Beneath The Brambles, Chapter 29

"Uhm, what…excuse me?" Emily was playing for time to answer the question.

"I want to know what your intentions are toward Harley."

Twyla sat very still and made sure to look Emily in the eye. She was determined that the young woman would take her, and the question, seriously.

"I,uh, I don’t know what you want me to say. I’m not even sure what kind of answer you’re looking for. I really like Harley. I thought I’d made that clear. Don’t you believe me?"

Emily was a little confused by the question but mostly she was still just stalling. She did like Harley. A lot! She felt something for her she hadn’t felt for anyone else she’d met. Just where it would lead and what her intentions were, well, that was something she hadn’t really thought about at all.


"My daughter." Twyla stopped to put her thoughts in order. "Don’t ask or expect her to become involved with you casually.

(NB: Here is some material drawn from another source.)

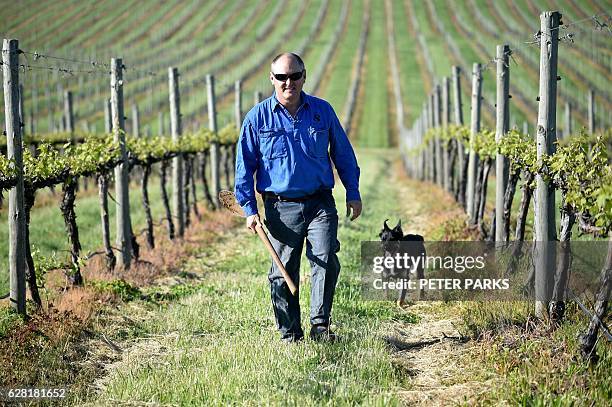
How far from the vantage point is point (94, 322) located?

Harley doesn’t do casual. For better or worse she has her father and I as role models and as much as she’d never admit it to anyone, she wants what we have. She isn’t looking for a few hot nights in the sheets. She never was. If you aren’t interested in pursuing this feeling you have for her, with the intention of becoming involved in a permanent relationship, then go no further. My daughter is lonely. She’s been lonely for a long time and my feeling is that she’s tired of it. So, if you don’t believe these feelings you have for her are more than skin deep, do her the favor of backing off…before you hurt her."

With that said, the older woman rose and leaned over to place a soft kiss on the younger woman’s head and left the room, heading in the direction Josh had gone previously.

Left behind in the parlor was a very confused blonde.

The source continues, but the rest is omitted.